Of course, I could just ask Google the difference between timezones and mentally calculate it, but this is a good way to let the code ready to change the analysis to any timezone. 

In [23]:



date_format = '%H'

# Defining TimeZones
tz_europe = pytz.timezone('Europe/Lisbon')  # Fuso horário de Europa Ocidental
tz_brazil = pytz.timezone('America/Sao_Paulo')  # Fuso horário do Brasil

for i in sorted_swap[:5]:
    avg = i[0]
    time1 = i[1]
    
    # Localize method is used to explicitly associate a time zone with a datetime object that originally has no time zone information
    dt_europe = dt.datetime.strptime(time1, date_format)
    dt_europe = tz_europe.localize(dt_europe)
    
    # 
    dt_brazil = dt_europe.astimezone(tz_brazil)
    
    # Format the time for output
    time_brazil = dt_brazil.strftime('%H')
    
    print('{time}: {avg:.2f} average comments per post'.format(time=time_brazil, avg=avg))

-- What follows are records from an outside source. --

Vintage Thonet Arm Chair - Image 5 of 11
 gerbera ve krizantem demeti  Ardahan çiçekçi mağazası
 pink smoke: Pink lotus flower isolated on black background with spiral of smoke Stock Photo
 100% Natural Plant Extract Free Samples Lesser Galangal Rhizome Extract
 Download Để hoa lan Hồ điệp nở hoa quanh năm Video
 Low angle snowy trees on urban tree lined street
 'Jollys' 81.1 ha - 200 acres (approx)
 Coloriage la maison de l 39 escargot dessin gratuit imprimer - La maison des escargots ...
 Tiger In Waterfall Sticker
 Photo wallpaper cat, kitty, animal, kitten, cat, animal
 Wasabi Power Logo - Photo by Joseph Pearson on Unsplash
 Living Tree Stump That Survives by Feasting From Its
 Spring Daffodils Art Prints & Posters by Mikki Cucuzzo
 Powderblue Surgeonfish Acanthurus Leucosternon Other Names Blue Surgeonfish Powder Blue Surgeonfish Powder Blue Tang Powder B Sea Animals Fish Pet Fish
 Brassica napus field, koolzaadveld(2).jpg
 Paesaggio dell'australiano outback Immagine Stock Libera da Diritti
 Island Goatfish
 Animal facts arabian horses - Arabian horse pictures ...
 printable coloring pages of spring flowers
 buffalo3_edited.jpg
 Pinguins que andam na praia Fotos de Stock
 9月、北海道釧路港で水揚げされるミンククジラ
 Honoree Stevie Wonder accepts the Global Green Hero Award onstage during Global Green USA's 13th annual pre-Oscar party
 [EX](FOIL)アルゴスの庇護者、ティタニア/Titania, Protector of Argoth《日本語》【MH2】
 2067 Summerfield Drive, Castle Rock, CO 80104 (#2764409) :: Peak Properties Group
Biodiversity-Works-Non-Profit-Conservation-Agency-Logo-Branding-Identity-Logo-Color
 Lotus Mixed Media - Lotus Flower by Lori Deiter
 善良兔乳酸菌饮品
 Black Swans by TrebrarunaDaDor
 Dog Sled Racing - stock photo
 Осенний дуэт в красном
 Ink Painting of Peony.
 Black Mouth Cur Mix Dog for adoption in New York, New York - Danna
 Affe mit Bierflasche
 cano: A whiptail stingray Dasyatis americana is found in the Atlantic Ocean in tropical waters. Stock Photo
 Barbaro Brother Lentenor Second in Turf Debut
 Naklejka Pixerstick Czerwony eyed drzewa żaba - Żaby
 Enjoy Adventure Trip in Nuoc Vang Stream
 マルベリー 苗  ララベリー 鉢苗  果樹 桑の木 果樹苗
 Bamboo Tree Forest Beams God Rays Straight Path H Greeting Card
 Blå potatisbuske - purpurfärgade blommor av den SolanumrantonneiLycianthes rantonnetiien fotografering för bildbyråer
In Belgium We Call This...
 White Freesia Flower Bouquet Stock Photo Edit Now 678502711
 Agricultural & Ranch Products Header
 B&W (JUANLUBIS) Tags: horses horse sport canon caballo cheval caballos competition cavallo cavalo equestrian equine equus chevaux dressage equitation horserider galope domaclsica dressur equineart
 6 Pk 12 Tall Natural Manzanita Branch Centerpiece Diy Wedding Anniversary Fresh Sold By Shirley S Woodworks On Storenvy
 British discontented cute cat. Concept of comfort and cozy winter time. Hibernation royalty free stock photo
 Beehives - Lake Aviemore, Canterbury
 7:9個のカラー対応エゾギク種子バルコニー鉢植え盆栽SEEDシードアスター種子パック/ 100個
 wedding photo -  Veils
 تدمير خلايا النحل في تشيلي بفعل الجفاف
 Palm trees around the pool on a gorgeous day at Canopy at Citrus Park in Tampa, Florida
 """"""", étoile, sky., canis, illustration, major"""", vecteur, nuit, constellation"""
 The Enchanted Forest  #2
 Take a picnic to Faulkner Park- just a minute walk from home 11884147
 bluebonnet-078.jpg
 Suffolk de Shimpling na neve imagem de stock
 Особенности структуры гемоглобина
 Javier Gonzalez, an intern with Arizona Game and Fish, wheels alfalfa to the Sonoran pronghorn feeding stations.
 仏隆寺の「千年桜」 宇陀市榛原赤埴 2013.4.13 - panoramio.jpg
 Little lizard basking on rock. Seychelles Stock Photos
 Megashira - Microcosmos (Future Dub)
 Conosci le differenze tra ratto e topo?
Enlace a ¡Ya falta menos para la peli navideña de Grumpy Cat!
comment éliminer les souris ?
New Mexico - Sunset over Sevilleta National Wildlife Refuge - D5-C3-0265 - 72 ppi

12: 38.59 average comments per post
23: 23.81 average comments per post
17: 21.52 average comments per post
13: 16.80 average comments per post
18: 16.01 average comments per post


Funny to notice, but my initial premise ('Ask HN' and 'Show HN' posts receive more attention) was wrong and apparently **posts without this tags receive more comments on average**. 

In [25]:
# Using 'other_posts' list, which I left in the beggining of the code 
total_other_comments = 0

for i in other_posts:
    total_other_comments += int(i[4])

avg_other_comments = total_other_comments / len(other_posts)
print(avg_other_comments)

26.8730371059672


## Conclusion

The basic conclusion is kinda obvious. Between using 'ASK HN' tag or 'SHOW HN' tag in Hacker News website, use 'ASK HN' tag to get more engagement.

The best time to post in Brazil on Hacker News is near midday.